::: Provided information

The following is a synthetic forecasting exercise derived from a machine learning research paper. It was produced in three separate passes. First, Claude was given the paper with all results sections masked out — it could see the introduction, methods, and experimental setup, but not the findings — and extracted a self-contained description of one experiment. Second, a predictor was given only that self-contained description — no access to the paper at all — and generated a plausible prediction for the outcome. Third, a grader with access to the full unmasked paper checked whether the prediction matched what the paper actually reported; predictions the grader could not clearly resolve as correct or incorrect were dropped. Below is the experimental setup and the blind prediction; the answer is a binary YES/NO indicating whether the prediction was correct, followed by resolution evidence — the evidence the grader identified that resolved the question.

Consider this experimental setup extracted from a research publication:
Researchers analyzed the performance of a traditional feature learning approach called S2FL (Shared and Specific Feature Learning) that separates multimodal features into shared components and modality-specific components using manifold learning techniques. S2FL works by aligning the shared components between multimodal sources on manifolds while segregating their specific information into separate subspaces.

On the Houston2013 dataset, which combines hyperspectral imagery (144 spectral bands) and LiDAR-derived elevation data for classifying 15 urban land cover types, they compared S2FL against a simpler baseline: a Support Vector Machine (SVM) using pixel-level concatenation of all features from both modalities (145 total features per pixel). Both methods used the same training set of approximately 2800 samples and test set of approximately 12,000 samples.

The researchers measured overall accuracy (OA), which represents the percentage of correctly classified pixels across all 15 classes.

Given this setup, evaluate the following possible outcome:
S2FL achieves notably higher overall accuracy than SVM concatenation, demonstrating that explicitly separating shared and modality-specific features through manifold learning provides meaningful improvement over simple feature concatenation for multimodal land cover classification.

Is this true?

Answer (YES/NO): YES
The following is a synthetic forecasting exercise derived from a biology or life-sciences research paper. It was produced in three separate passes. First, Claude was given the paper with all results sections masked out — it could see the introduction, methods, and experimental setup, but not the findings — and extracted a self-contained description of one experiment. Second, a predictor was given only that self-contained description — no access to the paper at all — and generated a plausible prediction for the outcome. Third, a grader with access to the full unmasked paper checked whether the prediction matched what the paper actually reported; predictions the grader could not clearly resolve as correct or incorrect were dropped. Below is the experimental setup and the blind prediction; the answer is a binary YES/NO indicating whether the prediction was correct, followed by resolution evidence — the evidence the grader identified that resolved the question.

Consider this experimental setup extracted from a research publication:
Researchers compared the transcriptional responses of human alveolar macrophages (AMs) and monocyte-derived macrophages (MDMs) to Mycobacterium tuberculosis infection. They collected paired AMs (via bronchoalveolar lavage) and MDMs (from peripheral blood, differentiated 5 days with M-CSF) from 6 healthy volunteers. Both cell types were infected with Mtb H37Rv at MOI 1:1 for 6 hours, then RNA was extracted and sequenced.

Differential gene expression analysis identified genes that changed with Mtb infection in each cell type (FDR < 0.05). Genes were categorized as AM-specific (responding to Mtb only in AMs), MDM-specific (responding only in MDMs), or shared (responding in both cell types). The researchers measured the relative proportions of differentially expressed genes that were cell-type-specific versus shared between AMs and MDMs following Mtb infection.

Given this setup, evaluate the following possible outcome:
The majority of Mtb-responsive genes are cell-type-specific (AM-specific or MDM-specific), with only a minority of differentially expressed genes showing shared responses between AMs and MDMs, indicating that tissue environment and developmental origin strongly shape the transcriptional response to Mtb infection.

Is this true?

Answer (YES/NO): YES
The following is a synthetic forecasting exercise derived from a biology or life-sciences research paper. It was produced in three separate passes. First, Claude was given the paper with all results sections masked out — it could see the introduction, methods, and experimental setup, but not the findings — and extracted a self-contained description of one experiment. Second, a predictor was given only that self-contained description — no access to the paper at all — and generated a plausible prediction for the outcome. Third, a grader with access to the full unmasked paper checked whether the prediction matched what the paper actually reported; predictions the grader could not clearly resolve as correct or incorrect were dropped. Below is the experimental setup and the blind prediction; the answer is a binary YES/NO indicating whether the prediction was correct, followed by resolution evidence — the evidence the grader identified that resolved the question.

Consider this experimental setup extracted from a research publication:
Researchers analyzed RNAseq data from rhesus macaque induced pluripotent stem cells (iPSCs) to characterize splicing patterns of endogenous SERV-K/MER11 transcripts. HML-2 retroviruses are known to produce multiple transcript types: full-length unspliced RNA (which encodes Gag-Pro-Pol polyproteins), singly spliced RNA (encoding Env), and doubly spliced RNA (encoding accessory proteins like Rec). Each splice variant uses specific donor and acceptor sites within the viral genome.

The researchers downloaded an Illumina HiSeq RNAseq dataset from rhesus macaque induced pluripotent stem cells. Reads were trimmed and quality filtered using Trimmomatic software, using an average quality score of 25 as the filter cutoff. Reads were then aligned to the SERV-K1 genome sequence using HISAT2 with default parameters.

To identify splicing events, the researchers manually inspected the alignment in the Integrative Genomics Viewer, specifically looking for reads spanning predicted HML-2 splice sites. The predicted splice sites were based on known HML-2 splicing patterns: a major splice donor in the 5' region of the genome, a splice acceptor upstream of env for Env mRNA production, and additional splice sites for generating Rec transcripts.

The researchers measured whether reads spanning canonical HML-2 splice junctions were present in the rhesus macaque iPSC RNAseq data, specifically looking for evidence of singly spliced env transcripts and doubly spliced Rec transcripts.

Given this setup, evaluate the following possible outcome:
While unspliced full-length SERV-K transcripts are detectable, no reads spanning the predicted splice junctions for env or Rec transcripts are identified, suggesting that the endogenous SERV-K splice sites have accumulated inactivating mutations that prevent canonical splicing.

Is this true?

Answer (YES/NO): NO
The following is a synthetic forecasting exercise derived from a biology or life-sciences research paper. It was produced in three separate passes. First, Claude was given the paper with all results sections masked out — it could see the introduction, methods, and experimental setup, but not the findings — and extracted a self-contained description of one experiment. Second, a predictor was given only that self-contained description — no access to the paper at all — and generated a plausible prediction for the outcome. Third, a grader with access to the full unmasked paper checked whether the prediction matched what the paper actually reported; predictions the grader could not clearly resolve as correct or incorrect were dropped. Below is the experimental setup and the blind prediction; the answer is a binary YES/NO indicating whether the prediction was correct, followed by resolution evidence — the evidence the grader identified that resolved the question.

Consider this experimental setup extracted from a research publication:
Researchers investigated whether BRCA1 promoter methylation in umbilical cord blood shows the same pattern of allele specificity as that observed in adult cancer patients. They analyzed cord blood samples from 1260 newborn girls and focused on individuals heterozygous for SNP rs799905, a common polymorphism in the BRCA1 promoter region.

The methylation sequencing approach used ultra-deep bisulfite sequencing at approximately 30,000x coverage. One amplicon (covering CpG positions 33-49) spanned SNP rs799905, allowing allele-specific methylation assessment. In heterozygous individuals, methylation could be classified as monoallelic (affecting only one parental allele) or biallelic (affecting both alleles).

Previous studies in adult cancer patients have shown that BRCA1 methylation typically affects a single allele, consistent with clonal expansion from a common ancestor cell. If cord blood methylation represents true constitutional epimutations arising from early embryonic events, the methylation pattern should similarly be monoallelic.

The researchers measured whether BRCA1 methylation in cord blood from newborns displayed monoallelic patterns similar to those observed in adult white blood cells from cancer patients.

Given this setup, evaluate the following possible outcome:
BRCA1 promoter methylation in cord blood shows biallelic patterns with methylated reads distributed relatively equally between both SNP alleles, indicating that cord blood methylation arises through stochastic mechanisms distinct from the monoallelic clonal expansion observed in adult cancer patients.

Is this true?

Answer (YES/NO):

::::::

[Required action] Each line above must be retyped exactly in the response.

[Solved problem]
The following is a synthetic forecasting exercise derived from a machine learning research paper. It was produced in three separate passes. First, Claude was given the paper with all results sections masked out — it could see the introduction, methods, and experimental setup, but not the findings — and extracted a self-contained description of one experiment. Second, a predictor was given only that self-contained description — no access to the paper at all — and generated a plausible prediction for the outcome. Third, a grader with access to the full unmasked paper checked whether the prediction matched what the paper actually reported; predictions the grader could not clearly resolve as correct or incorrect were dropped. Below is the experimental setup and the blind prediction; the answer is a binary YES/NO indicating whether the prediction was correct, followed by resolution evidence — the evidence the grader identified that resolved the question.

Consider this experimental setup extracted from a research publication:
Researchers analyzed the performance of a traditional feature learning approach called S2FL (Shared and Specific Feature Learning) that separates multimodal features into shared components and modality-specific components using manifold learning techniques. S2FL works by aligning the shared components between multimodal sources on manifolds while segregating their specific information into separate subspaces.

On the Houston2013 dataset, which combines hyperspectral imagery (144 spectral bands) and LiDAR-derived elevation data for classifying 15 urban land cover types, they compared S2FL against a simpler baseline: a Support Vector Machine (SVM) using pixel-level concatenation of all features from both modalities (145 total features per pixel). Both methods used the same training set of approximately 2800 samples and test set of approximately 12,000 samples.

The researchers measured overall accuracy (OA), which represents the percentage of correctly classified pixels across all 15 classes.

Given this setup, evaluate the following possible outcome:
S2FL achieves notably higher overall accuracy than SVM concatenation, demonstrating that explicitly separating shared and modality-specific features through manifold learning provides meaningful improvement over simple feature concatenation for multimodal land cover classification.

Is this true?

Answer (YES/NO): YES
The following is a synthetic forecasting exercise derived from a biology or life-sciences research paper. It was produced in three separate passes. First, Claude was given the paper with all results sections masked out — it could see the introduction, methods, and experimental setup, but not the findings — and extracted a self-contained description of one experiment. Second, a predictor was given only that self-contained description — no access to the paper at all — and generated a plausible prediction for the outcome. Third, a grader with access to the full unmasked paper checked whether the prediction matched what the paper actually reported; predictions the grader could not clearly resolve as correct or incorrect were dropped. Below is the experimental setup and the blind prediction; the answer is a binary YES/NO indicating whether the prediction was correct, followed by resolution evidence — the evidence the grader identified that resolved the question.

Consider this experimental setup extracted from a research publication:
Researchers compared the transcriptional responses of human alveolar macrophages (AMs) and monocyte-derived macrophages (MDMs) to Mycobacterium tuberculosis infection. They collected paired AMs (via bronchoalveolar lavage) and MDMs (from peripheral blood, differentiated 5 days with M-CSF) from 6 healthy volunteers. Both cell types were infected with Mtb H37Rv at MOI 1:1 for 6 hours, then RNA was extracted and sequenced.

Differential gene expression analysis identified genes that changed with Mtb infection in each cell type (FDR < 0.05). Genes were categorized as AM-specific (responding to Mtb only in AMs), MDM-specific (responding only in MDMs), or shared (responding in both cell types). The researchers measured the relative proportions of differentially expressed genes that were cell-type-specific versus shared between AMs and MDMs following Mtb infection.

Given this setup, evaluate the following possible outcome:
The majority of Mtb-responsive genes are cell-type-specific (AM-specific or MDM-specific), with only a minority of differentially expressed genes showing shared responses between AMs and MDMs, indicating that tissue environment and developmental origin strongly shape the transcriptional response to Mtb infection.

Is this true?

Answer (YES/NO): YES
The following is a synthetic forecasting exercise derived from a biology or life-sciences research paper. It was produced in three separate passes. First, Claude was given the paper with all results sections masked out — it could see the introduction, methods, and experimental setup, but not the findings — and extracted a self-contained description of one experiment. Second, a predictor was given only that self-contained description — no access to the paper at all — and generated a plausible prediction for the outcome. Third, a grader with access to the full unmasked paper checked whether the prediction matched what the paper actually reported; predictions the grader could not clearly resolve as correct or incorrect were dropped. Below is the experimental setup and the blind prediction; the answer is a binary YES/NO indicating whether the prediction was correct, followed by resolution evidence — the evidence the grader identified that resolved the question.

Consider this experimental setup extracted from a research publication:
Researchers analyzed RNAseq data from rhesus macaque induced pluripotent stem cells (iPSCs) to characterize splicing patterns of endogenous SERV-K/MER11 transcripts. HML-2 retroviruses are known to produce multiple transcript types: full-length unspliced RNA (which encodes Gag-Pro-Pol polyproteins), singly spliced RNA (encoding Env), and doubly spliced RNA (encoding accessory proteins like Rec). Each splice variant uses specific donor and acceptor sites within the viral genome.

The researchers downloaded an Illumina HiSeq RNAseq dataset from rhesus macaque induced pluripotent stem cells. Reads were trimmed and quality filtered using Trimmomatic software, using an average quality score of 25 as the filter cutoff. Reads were then aligned to the SERV-K1 genome sequence using HISAT2 with default parameters.

To identify splicing events, the researchers manually inspected the alignment in the Integrative Genomics Viewer, specifically looking for reads spanning predicted HML-2 splice sites. The predicted splice sites were based on known HML-2 splicing patterns: a major splice donor in the 5' region of the genome, a splice acceptor upstream of env for Env mRNA production, and additional splice sites for generating Rec transcripts.

The researchers measured whether reads spanning canonical HML-2 splice junctions were present in the rhesus macaque iPSC RNAseq data, specifically looking for evidence of singly spliced env transcripts and doubly spliced Rec transcripts.

Given this setup, evaluate the following possible outcome:
While unspliced full-length SERV-K transcripts are detectable, no reads spanning the predicted splice junctions for env or Rec transcripts are identified, suggesting that the endogenous SERV-K splice sites have accumulated inactivating mutations that prevent canonical splicing.

Is this true?

Answer (YES/NO): NO
The following is a synthetic forecasting exercise derived from a biology or life-sciences research paper. It was produced in three separate passes. First, Claude was given the paper with all results sections masked out — it could see the introduction, methods, and experimental setup, but not the findings — and extracted a self-contained description of one experiment. Second, a predictor was given only that self-contained description — no access to the paper at all — and generated a plausible prediction for the outcome. Third, a grader with access to the full unmasked paper checked whether the prediction matched what the paper actually reported; predictions the grader could not clearly resolve as correct or incorrect were dropped. Below is the experimental setup and the blind prediction; the answer is a binary YES/NO indicating whether the prediction was correct, followed by resolution evidence — the evidence the grader identified that resolved the question.

Consider this experimental setup extracted from a research publication:
Researchers investigated whether BRCA1 promoter methylation in umbilical cord blood shows the same pattern of allele specificity as that observed in adult cancer patients. They analyzed cord blood samples from 1260 newborn girls and focused on individuals heterozygous for SNP rs799905, a common polymorphism in the BRCA1 promoter region.

The methylation sequencing approach used ultra-deep bisulfite sequencing at approximately 30,000x coverage. One amplicon (covering CpG positions 33-49) spanned SNP rs799905, allowing allele-specific methylation assessment. In heterozygous individuals, methylation could be classified as monoallelic (affecting only one parental allele) or biallelic (affecting both alleles).

Previous studies in adult cancer patients have shown that BRCA1 methylation typically affects a single allele, consistent with clonal expansion from a common ancestor cell. If cord blood methylation represents true constitutional epimutations arising from early embryonic events, the methylation pattern should similarly be monoallelic.

The researchers measured whether BRCA1 methylation in cord blood from newborns displayed monoallelic patterns similar to those observed in adult white blood cells from cancer patients.

Given this setup, evaluate the following possible outcome:
BRCA1 promoter methylation in cord blood shows biallelic patterns with methylated reads distributed relatively equally between both SNP alleles, indicating that cord blood methylation arises through stochastic mechanisms distinct from the monoallelic clonal expansion observed in adult cancer patients.

Is this true?

Answer (YES/NO):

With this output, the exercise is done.